When it comes to public information security in a digital setting, Commissioner Liboro elaborated on what governments are doing: they are technology-neutral and constantly remind fintechs about their obligations in protecting consumers and citizens. He reiterated the importance of customer trust and the legal elements that generate it: adhering to general data and the privacy principles of transparency, purpose, and proportionality.
Levy also commented on the advantages brought by fintech institutions: the access to more data, the extraction of insights increasing the accuracy of the consumer profile, and greater financial access to some users who receive limited assistance from the traditional financial institutions.
Mustafa said algorithms are a digital tool that can make financials more inclusive: "It allows us better decision-making to some extent as far as lending is concerned.”
Paterno, who acknowledged that companies found it difficult to lend in the Philippines “without your own collectors,” also says his company keeps track of their behavior using algorithms.
Customer privacy and protection
Meanwhile, Levy commented on how companies can use data to reduce the lending risk for customers: “Start customizing the loan for the consumer.
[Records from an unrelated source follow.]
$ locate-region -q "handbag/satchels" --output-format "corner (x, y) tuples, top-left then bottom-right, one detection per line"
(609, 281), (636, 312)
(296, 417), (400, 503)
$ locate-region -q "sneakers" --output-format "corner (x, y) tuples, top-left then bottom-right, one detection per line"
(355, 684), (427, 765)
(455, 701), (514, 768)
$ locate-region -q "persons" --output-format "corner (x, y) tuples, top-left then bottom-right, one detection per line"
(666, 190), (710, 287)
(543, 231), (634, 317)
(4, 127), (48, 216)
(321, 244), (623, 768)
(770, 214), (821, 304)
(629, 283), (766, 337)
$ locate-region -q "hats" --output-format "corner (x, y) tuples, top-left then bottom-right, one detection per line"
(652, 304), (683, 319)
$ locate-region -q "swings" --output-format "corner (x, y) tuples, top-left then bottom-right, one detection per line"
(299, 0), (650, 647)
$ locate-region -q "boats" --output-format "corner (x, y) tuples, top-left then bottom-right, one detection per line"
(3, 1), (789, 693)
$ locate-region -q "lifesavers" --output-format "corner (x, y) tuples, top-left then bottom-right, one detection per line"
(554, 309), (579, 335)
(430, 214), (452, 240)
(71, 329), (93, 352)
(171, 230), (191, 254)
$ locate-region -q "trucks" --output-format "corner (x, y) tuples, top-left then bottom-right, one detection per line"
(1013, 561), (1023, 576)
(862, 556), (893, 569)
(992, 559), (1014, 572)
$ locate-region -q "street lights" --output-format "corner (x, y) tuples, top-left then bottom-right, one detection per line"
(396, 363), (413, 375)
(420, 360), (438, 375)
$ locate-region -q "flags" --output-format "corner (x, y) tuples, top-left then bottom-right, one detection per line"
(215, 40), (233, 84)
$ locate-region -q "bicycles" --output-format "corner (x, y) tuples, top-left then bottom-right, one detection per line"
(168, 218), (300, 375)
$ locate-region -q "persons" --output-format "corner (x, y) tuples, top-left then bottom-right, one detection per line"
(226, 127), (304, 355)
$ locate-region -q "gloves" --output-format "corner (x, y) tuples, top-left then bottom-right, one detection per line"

Make sure that you borrow money at the right amount, at the right rates.”
Commissioner Liboro emphasized the developments that will enable cooperation between regulators and the fintech companies that will drive their joint future goals. “We are for the promotion of financial technology that is inclusive but at the same time trusted.”
The hypergrowth of fintech and open finance will continue, as Schweitzer observed the trend that is happening in the Philippines and Asia: “the unbundling of financial services from where they are accessed.” He stressed the shift from traditional banking towards the different fintech solutions, enabling accessibility for all markets across the region in the future.
Amor Maclang, Convenor of Digital Pilipinas and WFF – PH, emphasized that Open Finance and Fintech will put the Philippines on the global map through collaboration and API adoption, as it moves towards a more digital-enabled economy.